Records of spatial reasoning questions
_____
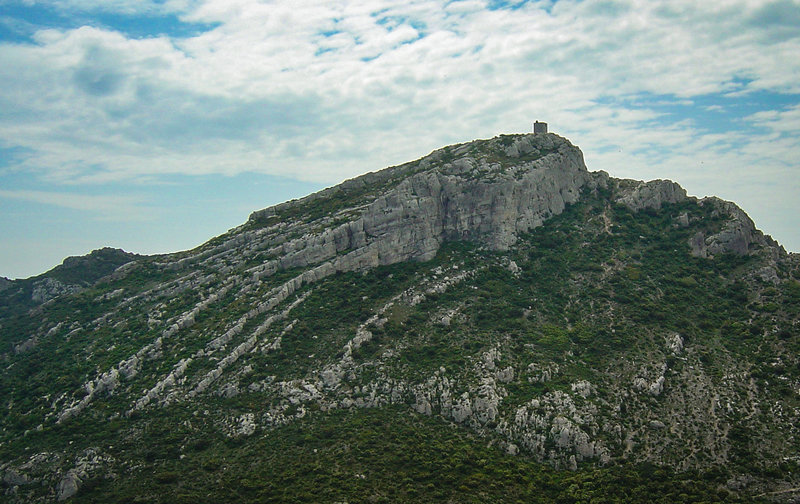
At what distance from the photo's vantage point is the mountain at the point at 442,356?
62562mm

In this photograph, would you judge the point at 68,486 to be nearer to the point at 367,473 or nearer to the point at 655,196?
the point at 367,473

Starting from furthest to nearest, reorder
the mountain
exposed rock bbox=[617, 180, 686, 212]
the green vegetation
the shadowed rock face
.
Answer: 1. exposed rock bbox=[617, 180, 686, 212]
2. the shadowed rock face
3. the mountain
4. the green vegetation

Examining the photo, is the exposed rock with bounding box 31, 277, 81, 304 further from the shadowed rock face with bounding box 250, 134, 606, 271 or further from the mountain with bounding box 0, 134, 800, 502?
the shadowed rock face with bounding box 250, 134, 606, 271

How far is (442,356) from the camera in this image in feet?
265

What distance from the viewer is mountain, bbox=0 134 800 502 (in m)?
62.6

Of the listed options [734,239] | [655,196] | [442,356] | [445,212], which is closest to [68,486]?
[442,356]

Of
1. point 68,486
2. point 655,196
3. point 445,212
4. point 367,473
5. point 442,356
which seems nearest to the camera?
point 367,473

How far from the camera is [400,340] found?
8569 cm

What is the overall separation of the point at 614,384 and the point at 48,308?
120610 millimetres

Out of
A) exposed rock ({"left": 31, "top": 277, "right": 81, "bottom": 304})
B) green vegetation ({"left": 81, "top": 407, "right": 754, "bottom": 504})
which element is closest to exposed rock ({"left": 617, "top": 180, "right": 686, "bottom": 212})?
green vegetation ({"left": 81, "top": 407, "right": 754, "bottom": 504})

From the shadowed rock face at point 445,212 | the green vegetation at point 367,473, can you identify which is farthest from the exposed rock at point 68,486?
the shadowed rock face at point 445,212

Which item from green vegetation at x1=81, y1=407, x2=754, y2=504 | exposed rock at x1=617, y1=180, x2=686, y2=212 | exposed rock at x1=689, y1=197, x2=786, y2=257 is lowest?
green vegetation at x1=81, y1=407, x2=754, y2=504

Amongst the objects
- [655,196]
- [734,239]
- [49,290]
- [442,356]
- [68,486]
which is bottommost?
[68,486]

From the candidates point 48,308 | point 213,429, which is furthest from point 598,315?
point 48,308
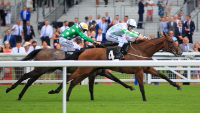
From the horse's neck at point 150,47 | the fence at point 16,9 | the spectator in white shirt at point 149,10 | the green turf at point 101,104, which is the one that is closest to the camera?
the green turf at point 101,104

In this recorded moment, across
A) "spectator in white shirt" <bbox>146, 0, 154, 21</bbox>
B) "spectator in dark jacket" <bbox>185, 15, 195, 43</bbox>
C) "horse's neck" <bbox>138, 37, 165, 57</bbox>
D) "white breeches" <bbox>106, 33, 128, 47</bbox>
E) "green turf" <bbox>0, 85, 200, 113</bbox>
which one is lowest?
"green turf" <bbox>0, 85, 200, 113</bbox>

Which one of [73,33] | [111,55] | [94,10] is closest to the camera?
[111,55]

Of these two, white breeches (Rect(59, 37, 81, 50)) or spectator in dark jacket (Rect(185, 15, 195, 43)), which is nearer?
white breeches (Rect(59, 37, 81, 50))

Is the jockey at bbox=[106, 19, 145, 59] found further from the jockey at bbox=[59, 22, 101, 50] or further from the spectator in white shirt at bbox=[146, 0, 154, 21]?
the spectator in white shirt at bbox=[146, 0, 154, 21]

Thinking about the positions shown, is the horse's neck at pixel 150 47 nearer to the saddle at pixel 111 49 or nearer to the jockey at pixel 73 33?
the saddle at pixel 111 49

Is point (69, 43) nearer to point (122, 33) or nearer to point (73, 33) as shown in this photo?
point (73, 33)

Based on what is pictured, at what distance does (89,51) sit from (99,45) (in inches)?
16.9

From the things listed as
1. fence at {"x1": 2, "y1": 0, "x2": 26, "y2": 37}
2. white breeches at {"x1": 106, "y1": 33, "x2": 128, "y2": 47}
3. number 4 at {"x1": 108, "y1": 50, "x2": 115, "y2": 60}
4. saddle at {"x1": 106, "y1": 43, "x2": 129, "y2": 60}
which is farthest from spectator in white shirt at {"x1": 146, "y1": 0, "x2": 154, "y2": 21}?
number 4 at {"x1": 108, "y1": 50, "x2": 115, "y2": 60}

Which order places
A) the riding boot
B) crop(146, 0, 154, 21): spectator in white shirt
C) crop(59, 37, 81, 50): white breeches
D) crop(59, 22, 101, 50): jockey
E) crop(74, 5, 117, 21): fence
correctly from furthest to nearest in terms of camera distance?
crop(74, 5, 117, 21): fence < crop(146, 0, 154, 21): spectator in white shirt < crop(59, 37, 81, 50): white breeches < crop(59, 22, 101, 50): jockey < the riding boot

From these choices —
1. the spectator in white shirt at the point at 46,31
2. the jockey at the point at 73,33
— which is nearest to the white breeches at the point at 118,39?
_____
Copy all of the material above word for word, leaving out the pictures.

At what distance from the photo's vantage point is the mountain at the point at 442,356?
62562mm

In this photograph, would you judge the point at 68,486 to be nearer to the point at 367,473 or nearer to the point at 655,196?
the point at 367,473

Starting from furthest to nearest, reorder
the mountain
exposed rock bbox=[617, 180, 686, 212]
the green vegetation
the shadowed rock face
.
Answer: 1. exposed rock bbox=[617, 180, 686, 212]
2. the shadowed rock face
3. the mountain
4. the green vegetation

Examining the photo, is the exposed rock with bounding box 31, 277, 81, 304 further from the shadowed rock face with bounding box 250, 134, 606, 271 or further from the mountain with bounding box 0, 134, 800, 502?
the shadowed rock face with bounding box 250, 134, 606, 271

How far is (442,356) from the camera in this image in feet?
265

What distance from the viewer is mountain, bbox=0 134 800 502 (in m)?
62.6

Of the listed options [734,239] | [655,196] | [442,356] | [445,212], which is closest to [68,486]?
[442,356]

Of
1. point 68,486
2. point 655,196
3. point 445,212
4. point 367,473
5. point 442,356
which seems nearest to the camera?
point 367,473

How far from the camera is [400,340] found?
8569 cm

What is the overall separation of the point at 614,384 and the point at 48,308?
120610 millimetres

Out of
A) exposed rock ({"left": 31, "top": 277, "right": 81, "bottom": 304})
B) green vegetation ({"left": 81, "top": 407, "right": 754, "bottom": 504})
which element is closest to exposed rock ({"left": 617, "top": 180, "right": 686, "bottom": 212})?
green vegetation ({"left": 81, "top": 407, "right": 754, "bottom": 504})

From the shadowed rock face at point 445,212 | the green vegetation at point 367,473, can you identify which is farthest from the exposed rock at point 68,486?
the shadowed rock face at point 445,212

Which item from green vegetation at x1=81, y1=407, x2=754, y2=504 | exposed rock at x1=617, y1=180, x2=686, y2=212 | exposed rock at x1=689, y1=197, x2=786, y2=257 is lowest?
green vegetation at x1=81, y1=407, x2=754, y2=504

Amongst the objects
- [655,196]
- [734,239]
- [49,290]
- [442,356]
- [68,486]
which is bottommost?
[68,486]

From the candidates point 48,308 | point 213,429, which is furthest from point 598,315?
point 48,308
From the horse's neck at point 150,47 | the fence at point 16,9 | the spectator in white shirt at point 149,10 | the green turf at point 101,104, which is the one that is closest to the camera?
the green turf at point 101,104

In this recorded moment, across
A) "spectator in white shirt" <bbox>146, 0, 154, 21</bbox>
B) "spectator in dark jacket" <bbox>185, 15, 195, 43</bbox>
C) "horse's neck" <bbox>138, 37, 165, 57</bbox>
D) "white breeches" <bbox>106, 33, 128, 47</bbox>
E) "green turf" <bbox>0, 85, 200, 113</bbox>
which one is lowest?
"green turf" <bbox>0, 85, 200, 113</bbox>

Which one of [73,33] | [111,55] | [94,10] is closest to the camera?
[111,55]

Of these two, white breeches (Rect(59, 37, 81, 50)) or spectator in dark jacket (Rect(185, 15, 195, 43)), which is nearer?
white breeches (Rect(59, 37, 81, 50))

Is the jockey at bbox=[106, 19, 145, 59] found further from the jockey at bbox=[59, 22, 101, 50] or further from the spectator in white shirt at bbox=[146, 0, 154, 21]?
the spectator in white shirt at bbox=[146, 0, 154, 21]

Thinking about the positions shown, is the horse's neck at pixel 150 47 nearer to the saddle at pixel 111 49 or nearer to the jockey at pixel 73 33?
the saddle at pixel 111 49

Is point (69, 43) nearer to point (122, 33) or nearer to point (73, 33) as shown in this photo?
point (73, 33)

Based on what is pictured, at what distance does (89,51) sit from (99,45) (in inches)?
16.9

From the things listed as
1. fence at {"x1": 2, "y1": 0, "x2": 26, "y2": 37}
2. white breeches at {"x1": 106, "y1": 33, "x2": 128, "y2": 47}
3. number 4 at {"x1": 108, "y1": 50, "x2": 115, "y2": 60}
4. saddle at {"x1": 106, "y1": 43, "x2": 129, "y2": 60}
which is farthest from spectator in white shirt at {"x1": 146, "y1": 0, "x2": 154, "y2": 21}?
number 4 at {"x1": 108, "y1": 50, "x2": 115, "y2": 60}

Which order places
A) the riding boot
B) crop(146, 0, 154, 21): spectator in white shirt
C) crop(59, 37, 81, 50): white breeches
D) crop(59, 22, 101, 50): jockey
E) crop(74, 5, 117, 21): fence
correctly from furthest to nearest in terms of camera distance?
crop(74, 5, 117, 21): fence < crop(146, 0, 154, 21): spectator in white shirt < crop(59, 37, 81, 50): white breeches < crop(59, 22, 101, 50): jockey < the riding boot

From these choices —
1. the spectator in white shirt at the point at 46,31
2. the jockey at the point at 73,33
— which is nearest to the white breeches at the point at 118,39?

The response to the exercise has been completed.